According to IDC Asia/Pacific, the top datacenter predictions that will make the biggest impact to organisations in Asia Pacific for 2017 and beyond are:

#1: Datacenter Vision. By 2018, 35% of companies in data-intensive industries will adopt formal datacenter planning, sourcing, and governance processes to speed digital transformation efforts.

#2: Next-Gen Workloads. By 2019, 25% of organizations' datacenter investments will be supporting next-gen contextual workloads such as Cognitive/AI, Machine learning, and Augmented Reality.

#3: PAYG IT. Pay-As-You-Go/Use Models will account for 25% of on-premise and off- premise physical IT and datacenter asset spending by 2018, strengthening business and IT partnerships.

#4: Smart(er) Datacenters. In 2017, only 20% of enterprises will deploy software-defined datacenters on schedule because capacity constraints in critical facilities delay transformation efforts.

#5: Multicloud Operations. As enterprises react to changing data use patterns, 45% of their ICT spend in 2018 will be in a mix of colocation, hosted cloud, and public cloud datacenters.

#6: Local Cloud Delivery. By 2019, 20% of on-premise infrastructure will support geo-dependent, next-generation workloads linked directly to public/hosted clouds through IaaS/PaaS stacks on integrated appliances.

#7: Rack-Level IT. In three years, rack-level hyperconverged and hyperscale bundles will account for 30% of server/storage/network deployments, driving changes in power and cooling design.

#8: Dynamic Connectivity. In 2017, 25% of enterprises will use policy-based overlay networks to move data and workloads between datacenters, clouds, and branch offices quickly and securely.

#9: Power Assurance. By 2019, leading datacenter operators will reduce reliance on the grid, with 10% of all datacenter energy needs being met by dedicated, privately generated power sources.

#10: Datacenter Obsolescence. In the next two years, 30% of large and midsize businesses will suffer a service failure due to mismatches in power delivery and IT workload profiles caused by hardware obsolescence.

"As organisations digitally transform, their underlying cloud and datacenter infrastructure must mature at the same rate and in parallel," explains Cynthia HO, senior research analyst, Datacenter, IDC Asia/Pacific.

"If it doesn't, line-of-business and the IT department will be out of alignment,” she says.

“This will create tensions between the two areas and the larger the gap, the greater the tension.

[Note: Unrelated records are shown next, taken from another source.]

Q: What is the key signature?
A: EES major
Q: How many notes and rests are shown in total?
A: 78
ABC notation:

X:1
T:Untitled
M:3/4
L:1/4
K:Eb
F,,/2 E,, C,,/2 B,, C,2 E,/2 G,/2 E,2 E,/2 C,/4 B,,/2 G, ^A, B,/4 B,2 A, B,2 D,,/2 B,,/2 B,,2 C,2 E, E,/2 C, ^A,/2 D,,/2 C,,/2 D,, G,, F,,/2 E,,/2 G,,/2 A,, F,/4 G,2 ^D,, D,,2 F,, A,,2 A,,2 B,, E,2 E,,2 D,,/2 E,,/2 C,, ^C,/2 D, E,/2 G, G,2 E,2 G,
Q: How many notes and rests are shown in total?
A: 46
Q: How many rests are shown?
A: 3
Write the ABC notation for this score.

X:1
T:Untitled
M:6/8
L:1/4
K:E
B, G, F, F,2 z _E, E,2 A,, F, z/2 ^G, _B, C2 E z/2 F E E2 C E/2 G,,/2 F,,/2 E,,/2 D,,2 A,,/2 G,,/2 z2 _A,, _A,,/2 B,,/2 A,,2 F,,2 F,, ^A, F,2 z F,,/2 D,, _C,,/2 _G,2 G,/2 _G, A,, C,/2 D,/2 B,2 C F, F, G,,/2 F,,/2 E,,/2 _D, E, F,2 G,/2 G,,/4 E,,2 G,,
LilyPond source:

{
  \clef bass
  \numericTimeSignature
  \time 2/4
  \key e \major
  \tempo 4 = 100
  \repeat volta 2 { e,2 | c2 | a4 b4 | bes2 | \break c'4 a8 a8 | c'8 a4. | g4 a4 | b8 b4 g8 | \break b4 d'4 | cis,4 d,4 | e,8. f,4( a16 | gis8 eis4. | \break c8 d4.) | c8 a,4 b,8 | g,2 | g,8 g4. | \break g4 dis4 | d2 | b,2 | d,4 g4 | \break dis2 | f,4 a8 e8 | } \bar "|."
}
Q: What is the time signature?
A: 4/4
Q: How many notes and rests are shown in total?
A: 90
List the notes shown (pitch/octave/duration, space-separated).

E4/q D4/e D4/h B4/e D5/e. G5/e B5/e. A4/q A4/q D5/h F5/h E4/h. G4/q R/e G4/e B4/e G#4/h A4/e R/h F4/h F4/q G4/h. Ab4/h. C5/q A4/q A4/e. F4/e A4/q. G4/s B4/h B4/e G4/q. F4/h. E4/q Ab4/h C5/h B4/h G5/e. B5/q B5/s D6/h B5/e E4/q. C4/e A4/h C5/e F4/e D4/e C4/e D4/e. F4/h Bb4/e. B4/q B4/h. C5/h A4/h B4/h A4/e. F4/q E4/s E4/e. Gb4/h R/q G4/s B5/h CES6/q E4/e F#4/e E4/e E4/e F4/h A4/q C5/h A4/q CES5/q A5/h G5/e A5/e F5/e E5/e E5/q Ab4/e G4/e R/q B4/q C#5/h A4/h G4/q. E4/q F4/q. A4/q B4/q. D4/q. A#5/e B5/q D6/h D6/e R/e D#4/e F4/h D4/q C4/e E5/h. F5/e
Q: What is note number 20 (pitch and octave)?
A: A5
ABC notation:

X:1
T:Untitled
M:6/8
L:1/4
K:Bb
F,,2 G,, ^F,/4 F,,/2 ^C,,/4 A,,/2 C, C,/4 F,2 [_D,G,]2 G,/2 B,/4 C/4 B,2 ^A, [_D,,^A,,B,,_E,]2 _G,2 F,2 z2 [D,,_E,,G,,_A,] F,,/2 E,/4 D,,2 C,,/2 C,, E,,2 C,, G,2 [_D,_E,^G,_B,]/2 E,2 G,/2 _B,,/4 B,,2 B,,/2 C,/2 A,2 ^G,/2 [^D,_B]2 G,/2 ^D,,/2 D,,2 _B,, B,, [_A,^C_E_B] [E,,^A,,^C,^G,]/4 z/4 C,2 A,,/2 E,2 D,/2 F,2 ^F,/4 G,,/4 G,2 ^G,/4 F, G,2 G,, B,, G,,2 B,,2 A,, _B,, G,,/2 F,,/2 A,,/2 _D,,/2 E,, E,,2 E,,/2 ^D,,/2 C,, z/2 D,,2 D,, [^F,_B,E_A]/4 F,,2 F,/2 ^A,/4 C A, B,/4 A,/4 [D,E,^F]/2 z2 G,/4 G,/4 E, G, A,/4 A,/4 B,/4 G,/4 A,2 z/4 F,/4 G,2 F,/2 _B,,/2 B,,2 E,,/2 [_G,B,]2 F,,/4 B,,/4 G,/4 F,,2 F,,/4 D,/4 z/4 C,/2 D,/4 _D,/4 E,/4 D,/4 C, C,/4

Apart from the shackling of the business, this will also contribute to the proliferation of shadow IT.

IDC predicts that the hybrid datacenter environment will continue to proliferate as the new normal in APeJ. This is reflected in Prediction #5, where 45% of enterprise ICT spend in 2018 will be a mix of off-premise environments, IDC says.

With the extension of the hybrid cloud to the edge with mobile devices and sensors, IDC expects this environment will only become more dispersed and sophisticated.